(REQUIRED WORK): In the part of the items that runs from the first line through the line containing "point (985, 720) →", change "nearest" to "closest" and leave everything else as it is. Give back only those lines.

++++++

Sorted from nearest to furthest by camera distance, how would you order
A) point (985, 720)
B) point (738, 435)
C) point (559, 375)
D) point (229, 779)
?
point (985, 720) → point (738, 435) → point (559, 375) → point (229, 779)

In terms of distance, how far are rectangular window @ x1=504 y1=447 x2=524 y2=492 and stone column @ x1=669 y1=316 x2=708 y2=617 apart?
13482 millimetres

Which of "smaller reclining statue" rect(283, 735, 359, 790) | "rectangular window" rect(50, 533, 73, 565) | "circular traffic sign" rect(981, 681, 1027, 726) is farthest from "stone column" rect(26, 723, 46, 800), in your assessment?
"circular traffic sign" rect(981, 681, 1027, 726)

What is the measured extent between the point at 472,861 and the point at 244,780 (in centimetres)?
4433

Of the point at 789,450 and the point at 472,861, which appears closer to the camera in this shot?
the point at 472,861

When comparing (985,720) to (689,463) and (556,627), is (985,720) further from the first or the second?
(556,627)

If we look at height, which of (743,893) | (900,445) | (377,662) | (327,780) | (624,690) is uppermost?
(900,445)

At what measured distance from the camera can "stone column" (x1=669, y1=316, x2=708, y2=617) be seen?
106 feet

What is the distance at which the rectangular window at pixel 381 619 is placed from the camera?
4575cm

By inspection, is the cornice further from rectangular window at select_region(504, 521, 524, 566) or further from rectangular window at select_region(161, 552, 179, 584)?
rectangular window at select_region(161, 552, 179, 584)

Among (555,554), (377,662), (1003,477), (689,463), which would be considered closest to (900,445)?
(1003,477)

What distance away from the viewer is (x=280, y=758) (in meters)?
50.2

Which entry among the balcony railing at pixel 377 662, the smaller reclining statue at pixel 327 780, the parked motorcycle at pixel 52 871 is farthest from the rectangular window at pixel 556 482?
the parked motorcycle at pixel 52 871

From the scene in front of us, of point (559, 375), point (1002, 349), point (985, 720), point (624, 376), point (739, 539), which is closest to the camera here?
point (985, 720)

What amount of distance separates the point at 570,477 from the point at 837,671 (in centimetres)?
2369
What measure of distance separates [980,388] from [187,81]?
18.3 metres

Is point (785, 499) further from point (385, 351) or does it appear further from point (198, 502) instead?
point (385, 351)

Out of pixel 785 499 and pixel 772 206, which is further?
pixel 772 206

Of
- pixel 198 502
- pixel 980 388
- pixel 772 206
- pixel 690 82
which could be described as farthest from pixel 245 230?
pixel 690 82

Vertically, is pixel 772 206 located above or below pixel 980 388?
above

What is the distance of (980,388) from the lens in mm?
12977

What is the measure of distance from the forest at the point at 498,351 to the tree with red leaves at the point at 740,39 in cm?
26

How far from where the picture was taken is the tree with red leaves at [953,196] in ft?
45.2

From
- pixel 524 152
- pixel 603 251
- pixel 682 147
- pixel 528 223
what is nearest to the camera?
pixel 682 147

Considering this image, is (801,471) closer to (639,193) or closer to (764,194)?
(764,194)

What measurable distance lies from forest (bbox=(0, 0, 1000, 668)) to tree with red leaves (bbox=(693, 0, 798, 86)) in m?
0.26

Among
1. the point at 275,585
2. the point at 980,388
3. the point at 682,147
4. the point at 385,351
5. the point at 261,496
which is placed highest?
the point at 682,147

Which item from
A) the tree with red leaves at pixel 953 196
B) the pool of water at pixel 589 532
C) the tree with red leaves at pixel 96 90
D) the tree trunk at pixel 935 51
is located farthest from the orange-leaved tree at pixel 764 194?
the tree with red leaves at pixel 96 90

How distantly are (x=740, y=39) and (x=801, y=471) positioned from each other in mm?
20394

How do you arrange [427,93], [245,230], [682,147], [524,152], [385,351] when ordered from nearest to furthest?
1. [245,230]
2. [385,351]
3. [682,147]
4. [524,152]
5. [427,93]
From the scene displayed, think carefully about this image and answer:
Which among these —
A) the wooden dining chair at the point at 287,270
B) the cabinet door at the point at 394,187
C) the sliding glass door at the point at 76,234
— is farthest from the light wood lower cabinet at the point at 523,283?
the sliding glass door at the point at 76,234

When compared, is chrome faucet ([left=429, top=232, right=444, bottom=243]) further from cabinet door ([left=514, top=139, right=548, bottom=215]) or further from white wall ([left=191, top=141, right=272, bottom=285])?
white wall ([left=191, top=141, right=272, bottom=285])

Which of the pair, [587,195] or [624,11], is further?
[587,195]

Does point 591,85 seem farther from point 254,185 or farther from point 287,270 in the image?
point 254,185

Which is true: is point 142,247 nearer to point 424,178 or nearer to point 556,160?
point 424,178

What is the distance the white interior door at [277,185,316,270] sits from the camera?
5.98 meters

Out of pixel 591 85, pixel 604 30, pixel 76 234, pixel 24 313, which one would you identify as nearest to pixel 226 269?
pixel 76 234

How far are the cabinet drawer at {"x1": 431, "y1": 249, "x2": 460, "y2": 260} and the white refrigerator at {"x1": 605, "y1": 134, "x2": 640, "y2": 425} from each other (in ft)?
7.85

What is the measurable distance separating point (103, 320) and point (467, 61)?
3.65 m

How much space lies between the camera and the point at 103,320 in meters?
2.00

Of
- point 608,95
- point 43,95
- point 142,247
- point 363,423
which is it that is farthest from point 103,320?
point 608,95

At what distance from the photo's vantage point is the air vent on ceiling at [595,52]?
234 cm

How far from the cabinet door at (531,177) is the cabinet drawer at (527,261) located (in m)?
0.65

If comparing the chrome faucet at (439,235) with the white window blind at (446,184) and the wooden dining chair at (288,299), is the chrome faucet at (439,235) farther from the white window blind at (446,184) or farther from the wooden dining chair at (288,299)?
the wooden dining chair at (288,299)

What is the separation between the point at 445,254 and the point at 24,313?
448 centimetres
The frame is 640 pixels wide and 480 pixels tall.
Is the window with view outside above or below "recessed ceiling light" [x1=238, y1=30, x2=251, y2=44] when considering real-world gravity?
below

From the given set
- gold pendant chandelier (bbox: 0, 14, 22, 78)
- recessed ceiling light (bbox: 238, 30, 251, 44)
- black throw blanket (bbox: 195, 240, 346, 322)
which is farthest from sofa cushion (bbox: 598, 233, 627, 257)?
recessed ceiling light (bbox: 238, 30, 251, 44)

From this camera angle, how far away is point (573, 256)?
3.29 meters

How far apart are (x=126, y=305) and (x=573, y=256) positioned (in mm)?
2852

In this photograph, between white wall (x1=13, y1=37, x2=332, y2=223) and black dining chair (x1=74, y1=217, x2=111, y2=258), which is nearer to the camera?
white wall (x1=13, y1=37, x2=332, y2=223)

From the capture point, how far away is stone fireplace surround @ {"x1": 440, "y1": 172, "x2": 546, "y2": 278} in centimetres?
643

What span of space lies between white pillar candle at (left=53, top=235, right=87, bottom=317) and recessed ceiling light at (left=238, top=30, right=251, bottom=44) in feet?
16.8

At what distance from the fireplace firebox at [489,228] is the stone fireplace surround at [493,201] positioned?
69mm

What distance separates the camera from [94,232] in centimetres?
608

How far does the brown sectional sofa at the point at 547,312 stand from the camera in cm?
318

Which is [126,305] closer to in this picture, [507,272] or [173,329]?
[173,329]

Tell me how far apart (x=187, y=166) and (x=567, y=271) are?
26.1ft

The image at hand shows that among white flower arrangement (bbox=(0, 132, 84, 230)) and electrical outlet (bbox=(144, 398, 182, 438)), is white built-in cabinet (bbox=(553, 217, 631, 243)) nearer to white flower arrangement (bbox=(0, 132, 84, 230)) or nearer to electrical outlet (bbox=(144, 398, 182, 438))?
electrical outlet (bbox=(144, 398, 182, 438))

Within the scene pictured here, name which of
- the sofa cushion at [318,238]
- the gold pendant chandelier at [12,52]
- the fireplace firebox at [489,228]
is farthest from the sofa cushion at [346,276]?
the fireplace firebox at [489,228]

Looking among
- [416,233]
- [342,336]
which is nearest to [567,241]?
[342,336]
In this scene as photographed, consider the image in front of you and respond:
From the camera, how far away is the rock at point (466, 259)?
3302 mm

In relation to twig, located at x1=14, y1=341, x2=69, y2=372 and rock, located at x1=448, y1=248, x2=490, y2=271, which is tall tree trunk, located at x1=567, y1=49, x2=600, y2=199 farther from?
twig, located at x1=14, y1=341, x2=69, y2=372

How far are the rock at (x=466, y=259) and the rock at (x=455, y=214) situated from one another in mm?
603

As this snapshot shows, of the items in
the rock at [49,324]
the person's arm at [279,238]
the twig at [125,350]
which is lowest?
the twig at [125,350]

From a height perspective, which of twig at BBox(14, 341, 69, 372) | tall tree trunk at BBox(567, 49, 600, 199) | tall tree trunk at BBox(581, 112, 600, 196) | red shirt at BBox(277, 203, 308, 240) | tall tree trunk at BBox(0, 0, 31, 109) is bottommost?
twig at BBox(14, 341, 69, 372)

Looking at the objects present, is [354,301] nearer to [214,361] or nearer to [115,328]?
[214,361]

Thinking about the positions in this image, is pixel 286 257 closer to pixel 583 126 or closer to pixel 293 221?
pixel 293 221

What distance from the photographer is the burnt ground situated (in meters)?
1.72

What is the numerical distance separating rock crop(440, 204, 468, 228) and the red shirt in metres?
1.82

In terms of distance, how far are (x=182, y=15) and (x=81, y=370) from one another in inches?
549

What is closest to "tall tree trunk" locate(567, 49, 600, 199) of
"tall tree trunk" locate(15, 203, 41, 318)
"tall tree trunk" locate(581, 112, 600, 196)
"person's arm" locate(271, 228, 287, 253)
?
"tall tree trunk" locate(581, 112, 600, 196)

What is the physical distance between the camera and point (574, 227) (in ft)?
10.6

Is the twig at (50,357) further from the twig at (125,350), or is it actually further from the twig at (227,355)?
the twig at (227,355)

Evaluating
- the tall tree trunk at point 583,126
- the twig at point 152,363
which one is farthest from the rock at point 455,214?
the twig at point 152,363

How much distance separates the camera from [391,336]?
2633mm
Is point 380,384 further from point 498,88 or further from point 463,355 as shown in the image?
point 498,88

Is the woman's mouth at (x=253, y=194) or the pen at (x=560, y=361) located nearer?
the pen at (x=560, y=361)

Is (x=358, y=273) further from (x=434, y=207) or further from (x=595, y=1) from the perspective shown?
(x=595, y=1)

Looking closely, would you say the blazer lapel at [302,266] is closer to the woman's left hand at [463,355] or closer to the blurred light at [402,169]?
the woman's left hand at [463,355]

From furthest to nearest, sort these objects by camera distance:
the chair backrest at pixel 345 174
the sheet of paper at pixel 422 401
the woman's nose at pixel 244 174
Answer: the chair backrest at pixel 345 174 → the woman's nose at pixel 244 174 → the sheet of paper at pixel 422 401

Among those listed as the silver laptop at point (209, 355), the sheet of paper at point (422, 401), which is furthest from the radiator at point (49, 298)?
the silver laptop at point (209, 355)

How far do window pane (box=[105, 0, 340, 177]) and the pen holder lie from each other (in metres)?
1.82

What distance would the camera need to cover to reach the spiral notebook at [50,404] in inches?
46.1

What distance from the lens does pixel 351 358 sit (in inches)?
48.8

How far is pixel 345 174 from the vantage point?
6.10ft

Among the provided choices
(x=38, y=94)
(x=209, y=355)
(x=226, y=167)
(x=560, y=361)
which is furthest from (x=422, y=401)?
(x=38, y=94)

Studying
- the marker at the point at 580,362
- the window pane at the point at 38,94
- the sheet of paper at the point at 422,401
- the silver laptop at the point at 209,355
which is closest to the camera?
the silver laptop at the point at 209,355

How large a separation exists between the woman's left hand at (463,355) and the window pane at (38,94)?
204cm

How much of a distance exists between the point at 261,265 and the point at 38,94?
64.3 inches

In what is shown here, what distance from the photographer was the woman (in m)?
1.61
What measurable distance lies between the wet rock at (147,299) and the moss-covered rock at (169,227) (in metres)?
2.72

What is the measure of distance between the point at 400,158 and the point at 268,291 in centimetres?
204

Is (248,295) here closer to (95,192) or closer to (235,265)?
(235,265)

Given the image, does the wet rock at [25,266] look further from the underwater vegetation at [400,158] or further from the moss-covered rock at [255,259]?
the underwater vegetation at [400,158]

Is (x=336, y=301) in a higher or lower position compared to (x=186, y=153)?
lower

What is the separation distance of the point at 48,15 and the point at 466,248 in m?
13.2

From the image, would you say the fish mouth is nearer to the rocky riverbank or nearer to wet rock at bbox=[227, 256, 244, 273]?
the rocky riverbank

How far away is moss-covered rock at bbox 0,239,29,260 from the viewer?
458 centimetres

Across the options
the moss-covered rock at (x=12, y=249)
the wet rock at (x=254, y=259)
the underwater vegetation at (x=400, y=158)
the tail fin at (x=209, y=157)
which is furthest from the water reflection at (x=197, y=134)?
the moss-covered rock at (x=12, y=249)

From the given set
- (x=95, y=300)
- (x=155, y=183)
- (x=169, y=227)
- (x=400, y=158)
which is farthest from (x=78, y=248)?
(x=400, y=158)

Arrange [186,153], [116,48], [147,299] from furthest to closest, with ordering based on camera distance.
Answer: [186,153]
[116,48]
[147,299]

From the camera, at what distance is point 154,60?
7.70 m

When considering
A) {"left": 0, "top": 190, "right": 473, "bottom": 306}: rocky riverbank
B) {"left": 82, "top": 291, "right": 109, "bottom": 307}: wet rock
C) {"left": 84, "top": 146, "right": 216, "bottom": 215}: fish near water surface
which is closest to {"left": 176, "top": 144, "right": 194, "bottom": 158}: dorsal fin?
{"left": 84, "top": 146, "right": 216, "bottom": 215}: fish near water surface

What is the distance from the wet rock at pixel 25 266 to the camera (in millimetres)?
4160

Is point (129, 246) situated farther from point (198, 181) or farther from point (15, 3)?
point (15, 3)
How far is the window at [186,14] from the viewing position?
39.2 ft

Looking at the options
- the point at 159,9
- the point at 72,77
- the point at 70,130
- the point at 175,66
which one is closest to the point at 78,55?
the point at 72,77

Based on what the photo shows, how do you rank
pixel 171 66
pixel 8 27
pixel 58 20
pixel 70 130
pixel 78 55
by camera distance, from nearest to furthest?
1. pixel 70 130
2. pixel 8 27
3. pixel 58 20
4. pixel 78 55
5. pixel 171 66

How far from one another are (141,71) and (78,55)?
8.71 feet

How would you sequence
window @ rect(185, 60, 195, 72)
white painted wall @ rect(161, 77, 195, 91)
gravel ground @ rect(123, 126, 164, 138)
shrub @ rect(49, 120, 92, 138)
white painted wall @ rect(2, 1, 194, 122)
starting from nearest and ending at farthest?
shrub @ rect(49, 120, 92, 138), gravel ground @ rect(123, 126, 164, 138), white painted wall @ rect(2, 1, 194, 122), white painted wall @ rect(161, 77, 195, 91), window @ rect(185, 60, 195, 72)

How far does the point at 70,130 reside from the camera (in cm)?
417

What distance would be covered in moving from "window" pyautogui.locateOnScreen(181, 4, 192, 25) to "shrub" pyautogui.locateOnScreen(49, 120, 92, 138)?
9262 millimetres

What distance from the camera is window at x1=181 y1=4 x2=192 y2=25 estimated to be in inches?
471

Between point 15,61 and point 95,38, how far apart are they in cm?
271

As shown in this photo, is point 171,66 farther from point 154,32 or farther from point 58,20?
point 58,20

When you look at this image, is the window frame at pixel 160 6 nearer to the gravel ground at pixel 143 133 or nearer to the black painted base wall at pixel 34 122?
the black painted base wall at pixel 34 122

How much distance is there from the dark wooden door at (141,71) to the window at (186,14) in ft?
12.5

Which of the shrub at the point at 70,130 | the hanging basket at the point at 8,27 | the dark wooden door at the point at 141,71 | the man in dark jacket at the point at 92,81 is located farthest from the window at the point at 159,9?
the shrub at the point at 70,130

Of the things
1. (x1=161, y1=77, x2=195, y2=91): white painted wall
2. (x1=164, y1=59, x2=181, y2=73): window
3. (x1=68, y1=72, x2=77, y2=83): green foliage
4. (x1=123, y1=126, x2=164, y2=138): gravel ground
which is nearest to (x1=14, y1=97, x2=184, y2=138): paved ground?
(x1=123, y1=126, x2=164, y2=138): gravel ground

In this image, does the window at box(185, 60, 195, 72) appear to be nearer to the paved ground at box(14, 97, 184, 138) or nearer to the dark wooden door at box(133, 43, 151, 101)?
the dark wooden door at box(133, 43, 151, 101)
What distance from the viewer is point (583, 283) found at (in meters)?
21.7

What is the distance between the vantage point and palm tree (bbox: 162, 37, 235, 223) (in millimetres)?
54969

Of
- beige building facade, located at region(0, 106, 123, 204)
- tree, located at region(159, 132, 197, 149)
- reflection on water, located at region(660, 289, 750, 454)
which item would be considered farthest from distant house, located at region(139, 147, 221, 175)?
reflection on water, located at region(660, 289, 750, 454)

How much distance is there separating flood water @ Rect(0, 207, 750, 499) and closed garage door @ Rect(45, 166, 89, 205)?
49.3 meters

++++++

(WORKED SOLUTION):
Sorted from closest to furthest by camera distance, how would you order
A) point (985, 720)
B) point (738, 435)
C) point (559, 375)
D) point (229, 779)
?
point (985, 720) → point (738, 435) → point (559, 375) → point (229, 779)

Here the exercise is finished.